IN THE GARDEN: Aggressive chameleon plant

Q I got cuttings of it from a friend years ago who has passed away, and I can't remember the name of it. It's quite invasive.

A Don't pass it along to anyone else. It is chameleon plant, Houttuynia cordata. As you have discovered, it is quite invasive, especially in moist shade.

Q This is a photo of one of two hibiscus plants living on my deck in pots. Any idea why the leaves are yellowing? I have made sure the plants are kept wet but not soggy. Both plants are in the direct sunlight all day. Only one plant is displaying yellow leaves. I have fertilized with BR-61 (the original with 9-58-8). No good, still continuing with the yellowing. Any ideas what might be the problem? Thanks for your prospective input.

Yellowing on older leaves is normal for hibiscus. (Special to the Democrat-Gazette)
Yellowing on older leaves is normal for hibiscus. (Special to the Democrat-Gazette)

A It looks like most of the yellowing leaves are older leaves. There will be some leaf shed of older leaves as new leaves come on. I do not see any spots that could indicate disease. Try to keep the pots evenly watered, which is hard to do as hot as it is. You still seem to have buds and blooms. I fertilize my container plants about every two weeks. I water well, then fertilize and water again. Your fertilizer is really high in phosphorous but low in nitrogen. Some gardeners use a small amount of Epsom salts and say it helps with greening, but for sure try a more evenly balanced fertilizer.

Q Is this a weed?

Seen from above, beautyberry or French mulberry, is the kind of native shrub that gives native plants a good name.
(Special to the Democrat-Gazette)
Seen from above, beautyberry or French mulberry, is the kind of native shrub that gives native plants a good name. (Special to the Democrat-Gazette)

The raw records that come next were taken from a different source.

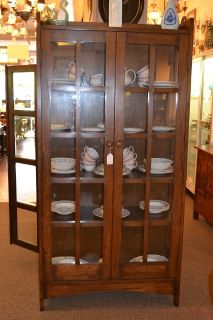 Mission Oak China cabinet / Arts and Crafts Boo...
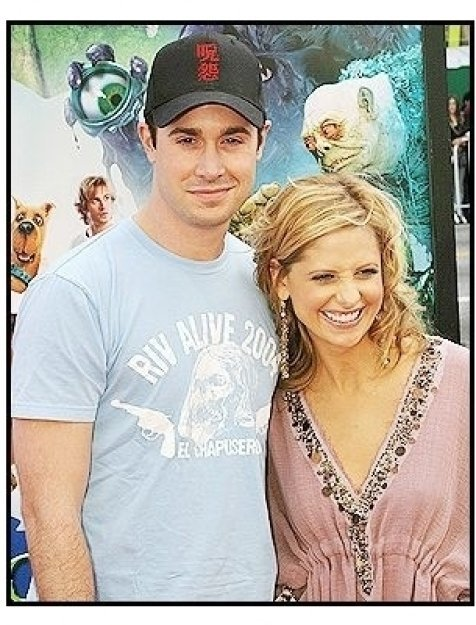 """Freddie Prinze Jr. and Sarah Michelle Gellar at the """"Scooby-Doo 2: Monsters Unleashed"""" Premiere"""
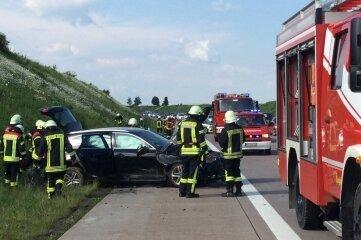 Bei einem Unfall am Sonntagnachmittag auf der A 72 zwischen Rochlitz und Penig leisteten Feuerwehrleute technische Hilfe vor Ort.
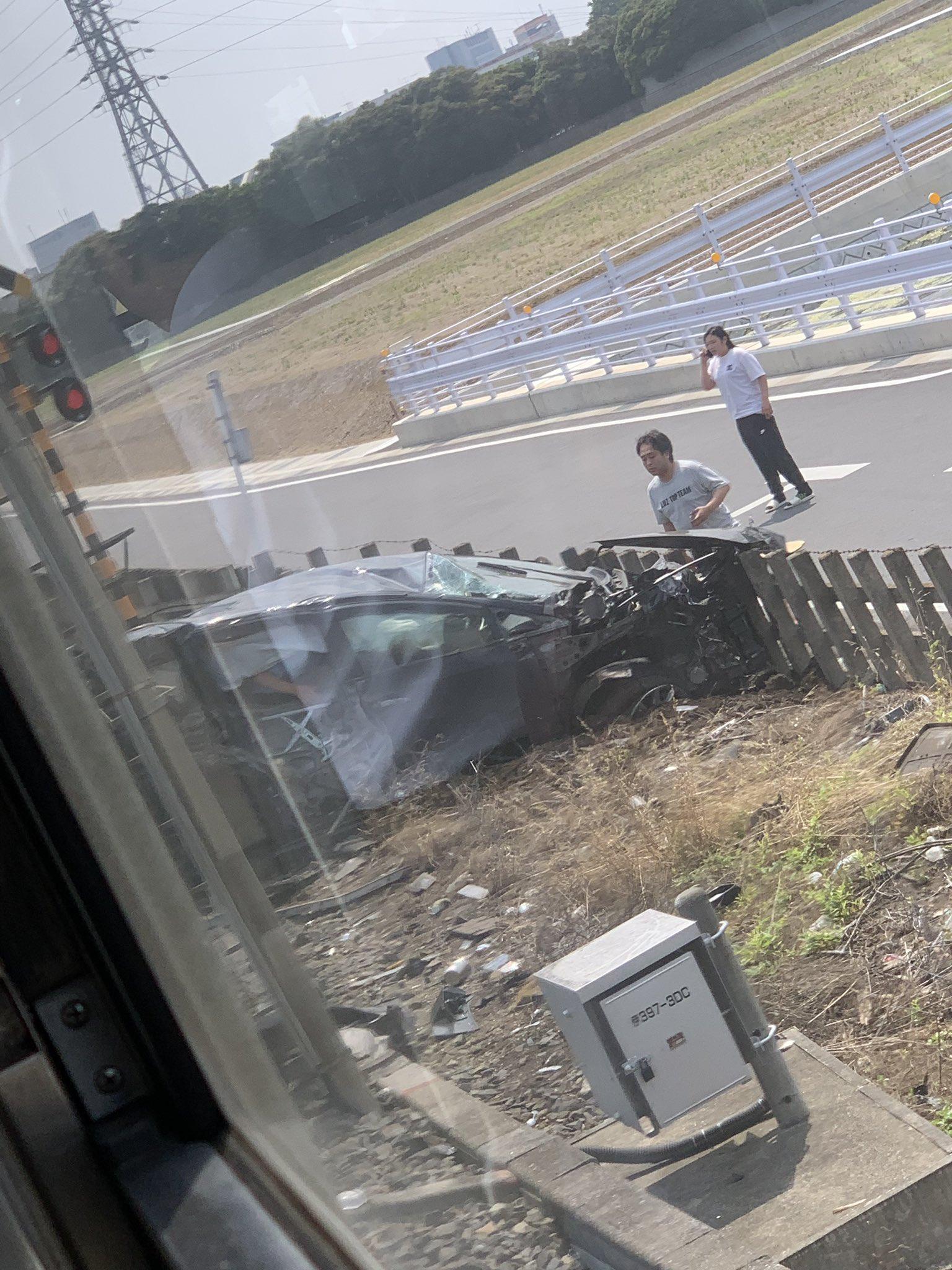 東武伊勢崎線の踏切で電車と車が衝突した事故現場の画像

A No, it is actually a native small shrub called beautyberry or French mulberry. Mine is blooming now. The blooms will be followed by rows of bright purple berries in the fall. These shrubs can grow 5 or 6 feet tall over time, so you might want to move it this fall to a place where it has room to grow.

Q Please ID this perennial. This plant is about 5 feet tall, and as you can see has a very distinct five-fingered leaf. Some folks have called it a "Puff" plant/flower.

Filipendula rubra, commonly called Queen of the Prairie, has fragrant leaves and flowers, likes moist soil in full sun and can grow 8 feet tall. Butterflies and bees like it, and deer don't. (Special to the Democrat-Gazette)
Filipendula rubra, commonly called Queen of the Prairie, has fragrant leaves and flowers, likes moist soil in full sun and can grow 8 feet tall. Butterflies and bees like it, and deer don't. (Special to the Democrat-Gazette)

A The plant is Filipendula rubra, commonly called Queen of the Prairie. The leaves and flowers are fragrant. It likes moist locations in full sun and can grow up to 8 feet tall. Butterflies and bees like it, but the deer don't.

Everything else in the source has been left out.